TASK TO CARRY OUT:
Answer these questions from the post about rewritten books:
1. Who posted at AAR in response to a query about how alike Mysteria and BBeB are?
2. How many of the four stories in the Mysteria anthology were recycled or revised versions of material in Bewitched, Bothered and BeVampyred?
3. Who wrote "Candy Cox and the Big Bad (Were)Wolf"?
[PROVIDED TEXT Boundary: Start]
Rewritten books: Redux need warnings (Updated)

Update:Susan Grant posted at AAR in response to a query about the sameness of Mysteria and BBeB. Her response was

That’s a big change! I added character development, plot, and #####, something I couldn’t hardly do in the short, episode format for BBB which really amounted to just teasers.

Now we are paying for teasers? I take back every bad thing I said about the second epilogues of Julia Quinn. I notice that the all authors have contributions in the sequel to BBeB so you can buy the “teasers” for the Mysteria II. I’d say skip the book and send your donation directly to the Susan B Komen foundation.

A savvy reader noted to me that reading the Mysteria anthology was a strange experience. Three of the four stories were recycled/revised versions of the material in Bewitched, Bothered and BeVampyred.

The Bewitched, Bothered and BeVampyred offerings included:

  • “A Dance Through the Garden of Good & Evil” – Grant, Susan
  • “The Witches of Brokenoggin & the Dead Who Love Them” – Showalter, Gena
  • “Candy Cox and the Big Bad (Were)Wolf” – Cast, P. C.
[PROVIDED TEXT Boundary: End]
[GIVEN INFORMATION Boundary: Start]
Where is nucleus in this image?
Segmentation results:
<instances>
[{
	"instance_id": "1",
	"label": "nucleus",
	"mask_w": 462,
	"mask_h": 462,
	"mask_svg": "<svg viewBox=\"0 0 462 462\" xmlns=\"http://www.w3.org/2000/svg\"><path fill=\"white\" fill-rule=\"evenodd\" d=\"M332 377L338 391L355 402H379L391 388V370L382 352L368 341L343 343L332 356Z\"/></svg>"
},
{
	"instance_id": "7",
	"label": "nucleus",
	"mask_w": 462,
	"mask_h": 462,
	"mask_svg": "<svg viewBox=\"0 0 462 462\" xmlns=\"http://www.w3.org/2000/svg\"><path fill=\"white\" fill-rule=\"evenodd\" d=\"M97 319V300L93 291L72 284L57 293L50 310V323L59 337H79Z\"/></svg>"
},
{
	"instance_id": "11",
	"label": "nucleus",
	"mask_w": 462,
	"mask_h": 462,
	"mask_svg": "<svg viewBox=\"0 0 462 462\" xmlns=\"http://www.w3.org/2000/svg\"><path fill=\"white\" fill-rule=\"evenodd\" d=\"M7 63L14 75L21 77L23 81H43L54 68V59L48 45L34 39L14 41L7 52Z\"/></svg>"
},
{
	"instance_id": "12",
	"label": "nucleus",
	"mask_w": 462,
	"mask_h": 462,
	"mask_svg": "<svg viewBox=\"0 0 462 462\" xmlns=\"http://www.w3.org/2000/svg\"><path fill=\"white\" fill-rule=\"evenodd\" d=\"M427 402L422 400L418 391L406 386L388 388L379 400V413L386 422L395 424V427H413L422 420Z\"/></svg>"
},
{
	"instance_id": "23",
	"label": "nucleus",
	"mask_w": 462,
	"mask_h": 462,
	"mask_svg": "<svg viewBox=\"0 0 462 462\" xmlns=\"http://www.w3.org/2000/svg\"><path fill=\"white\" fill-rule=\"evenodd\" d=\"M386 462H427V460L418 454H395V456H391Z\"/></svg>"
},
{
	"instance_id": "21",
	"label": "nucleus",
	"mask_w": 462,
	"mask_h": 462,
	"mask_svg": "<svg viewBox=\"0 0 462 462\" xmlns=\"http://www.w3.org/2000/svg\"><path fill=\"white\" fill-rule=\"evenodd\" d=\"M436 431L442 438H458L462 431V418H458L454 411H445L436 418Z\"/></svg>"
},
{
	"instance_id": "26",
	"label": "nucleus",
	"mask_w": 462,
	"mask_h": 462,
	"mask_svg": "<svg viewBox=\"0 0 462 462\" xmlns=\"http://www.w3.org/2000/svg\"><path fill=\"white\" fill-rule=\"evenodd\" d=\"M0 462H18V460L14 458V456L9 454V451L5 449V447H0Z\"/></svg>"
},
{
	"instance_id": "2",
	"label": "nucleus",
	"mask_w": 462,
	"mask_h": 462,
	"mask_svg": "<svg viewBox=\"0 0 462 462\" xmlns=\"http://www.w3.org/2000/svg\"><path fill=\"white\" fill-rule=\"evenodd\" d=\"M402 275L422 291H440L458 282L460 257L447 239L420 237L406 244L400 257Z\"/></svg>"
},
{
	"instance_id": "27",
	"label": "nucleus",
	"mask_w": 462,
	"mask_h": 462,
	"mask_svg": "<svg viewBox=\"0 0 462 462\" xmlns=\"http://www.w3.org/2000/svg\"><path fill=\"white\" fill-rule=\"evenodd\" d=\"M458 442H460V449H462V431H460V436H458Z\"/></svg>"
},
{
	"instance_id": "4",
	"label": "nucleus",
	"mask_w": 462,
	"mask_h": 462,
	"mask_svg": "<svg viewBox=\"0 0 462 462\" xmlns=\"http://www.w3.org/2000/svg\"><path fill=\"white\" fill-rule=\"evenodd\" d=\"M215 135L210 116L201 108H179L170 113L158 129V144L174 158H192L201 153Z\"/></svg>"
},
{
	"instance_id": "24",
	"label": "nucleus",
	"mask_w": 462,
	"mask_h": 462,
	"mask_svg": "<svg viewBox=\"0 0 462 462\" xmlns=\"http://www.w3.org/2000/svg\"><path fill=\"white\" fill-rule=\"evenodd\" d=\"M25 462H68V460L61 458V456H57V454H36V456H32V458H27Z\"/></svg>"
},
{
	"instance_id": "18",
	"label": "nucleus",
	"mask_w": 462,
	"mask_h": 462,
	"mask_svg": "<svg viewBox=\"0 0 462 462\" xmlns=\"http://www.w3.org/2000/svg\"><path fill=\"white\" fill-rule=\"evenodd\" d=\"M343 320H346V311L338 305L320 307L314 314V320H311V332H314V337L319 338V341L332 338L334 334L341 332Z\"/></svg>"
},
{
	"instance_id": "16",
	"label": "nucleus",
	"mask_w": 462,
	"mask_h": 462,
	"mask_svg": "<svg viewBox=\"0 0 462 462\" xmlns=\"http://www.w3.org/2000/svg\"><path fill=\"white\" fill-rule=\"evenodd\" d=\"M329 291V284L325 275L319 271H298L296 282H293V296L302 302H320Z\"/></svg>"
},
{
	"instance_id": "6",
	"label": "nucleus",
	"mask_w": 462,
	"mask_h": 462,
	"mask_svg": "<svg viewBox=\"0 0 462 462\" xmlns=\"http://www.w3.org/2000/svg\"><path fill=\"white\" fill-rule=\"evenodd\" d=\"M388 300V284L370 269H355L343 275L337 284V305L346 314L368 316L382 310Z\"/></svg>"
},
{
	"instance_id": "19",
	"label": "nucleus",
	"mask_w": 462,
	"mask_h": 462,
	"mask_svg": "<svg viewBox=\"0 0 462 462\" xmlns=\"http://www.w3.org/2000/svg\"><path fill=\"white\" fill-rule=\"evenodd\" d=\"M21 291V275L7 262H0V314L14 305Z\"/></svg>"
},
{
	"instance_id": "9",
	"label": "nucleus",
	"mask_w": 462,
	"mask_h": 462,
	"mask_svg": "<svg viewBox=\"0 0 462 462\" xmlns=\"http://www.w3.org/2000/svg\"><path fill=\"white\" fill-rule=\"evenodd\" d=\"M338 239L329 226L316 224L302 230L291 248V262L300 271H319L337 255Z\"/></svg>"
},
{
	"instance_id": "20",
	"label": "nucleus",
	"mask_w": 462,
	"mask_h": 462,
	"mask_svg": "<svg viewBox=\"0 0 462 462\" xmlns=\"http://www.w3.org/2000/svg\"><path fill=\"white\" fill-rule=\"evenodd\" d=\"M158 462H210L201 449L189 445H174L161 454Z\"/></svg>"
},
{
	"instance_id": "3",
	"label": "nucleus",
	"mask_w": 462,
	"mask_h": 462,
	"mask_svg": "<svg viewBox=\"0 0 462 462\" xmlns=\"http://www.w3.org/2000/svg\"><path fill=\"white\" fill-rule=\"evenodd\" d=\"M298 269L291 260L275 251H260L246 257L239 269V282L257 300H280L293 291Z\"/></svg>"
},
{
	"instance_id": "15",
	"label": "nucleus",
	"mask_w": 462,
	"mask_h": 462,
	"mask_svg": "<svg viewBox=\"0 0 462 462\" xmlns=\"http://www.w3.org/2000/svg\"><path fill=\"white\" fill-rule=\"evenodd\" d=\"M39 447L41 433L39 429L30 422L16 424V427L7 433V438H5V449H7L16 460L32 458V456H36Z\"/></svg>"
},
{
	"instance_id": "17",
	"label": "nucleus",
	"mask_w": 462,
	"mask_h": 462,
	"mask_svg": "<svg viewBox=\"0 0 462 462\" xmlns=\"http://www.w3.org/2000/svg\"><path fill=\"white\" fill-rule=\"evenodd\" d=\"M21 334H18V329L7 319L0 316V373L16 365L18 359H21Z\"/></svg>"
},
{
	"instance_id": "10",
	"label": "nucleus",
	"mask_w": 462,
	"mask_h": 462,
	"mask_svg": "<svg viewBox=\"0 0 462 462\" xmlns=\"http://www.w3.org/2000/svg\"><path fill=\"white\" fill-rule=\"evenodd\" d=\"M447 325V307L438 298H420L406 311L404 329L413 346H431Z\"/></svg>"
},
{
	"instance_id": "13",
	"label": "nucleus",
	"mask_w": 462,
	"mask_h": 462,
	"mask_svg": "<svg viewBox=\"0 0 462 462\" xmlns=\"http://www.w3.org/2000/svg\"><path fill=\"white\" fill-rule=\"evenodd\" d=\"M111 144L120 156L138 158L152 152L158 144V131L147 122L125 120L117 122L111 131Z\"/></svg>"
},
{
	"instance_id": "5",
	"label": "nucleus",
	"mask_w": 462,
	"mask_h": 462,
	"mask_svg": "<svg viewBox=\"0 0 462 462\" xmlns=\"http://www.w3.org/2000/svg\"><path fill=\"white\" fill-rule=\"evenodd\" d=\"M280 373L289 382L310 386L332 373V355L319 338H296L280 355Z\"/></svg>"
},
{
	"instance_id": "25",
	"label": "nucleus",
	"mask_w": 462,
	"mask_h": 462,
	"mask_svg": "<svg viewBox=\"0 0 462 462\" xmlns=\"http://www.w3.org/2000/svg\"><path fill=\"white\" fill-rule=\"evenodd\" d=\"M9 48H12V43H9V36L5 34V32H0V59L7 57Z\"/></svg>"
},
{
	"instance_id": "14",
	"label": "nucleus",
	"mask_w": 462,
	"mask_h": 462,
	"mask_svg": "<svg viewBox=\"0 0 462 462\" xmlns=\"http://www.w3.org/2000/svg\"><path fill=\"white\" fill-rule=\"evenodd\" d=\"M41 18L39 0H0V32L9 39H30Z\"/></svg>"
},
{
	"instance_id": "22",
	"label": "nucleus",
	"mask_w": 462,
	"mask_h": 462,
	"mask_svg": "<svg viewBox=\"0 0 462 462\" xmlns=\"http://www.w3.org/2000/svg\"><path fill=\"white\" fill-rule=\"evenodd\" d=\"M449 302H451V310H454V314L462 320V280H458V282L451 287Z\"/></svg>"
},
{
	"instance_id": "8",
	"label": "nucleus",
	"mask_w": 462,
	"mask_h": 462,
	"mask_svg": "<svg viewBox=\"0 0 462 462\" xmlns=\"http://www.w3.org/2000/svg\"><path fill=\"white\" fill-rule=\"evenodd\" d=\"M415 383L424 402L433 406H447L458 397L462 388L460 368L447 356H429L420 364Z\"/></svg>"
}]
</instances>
[GIVEN INFORMATION Boundary: End]
SOLVED EXERCISE:
1. Susan Grant
2. Three
3. P. C. Cast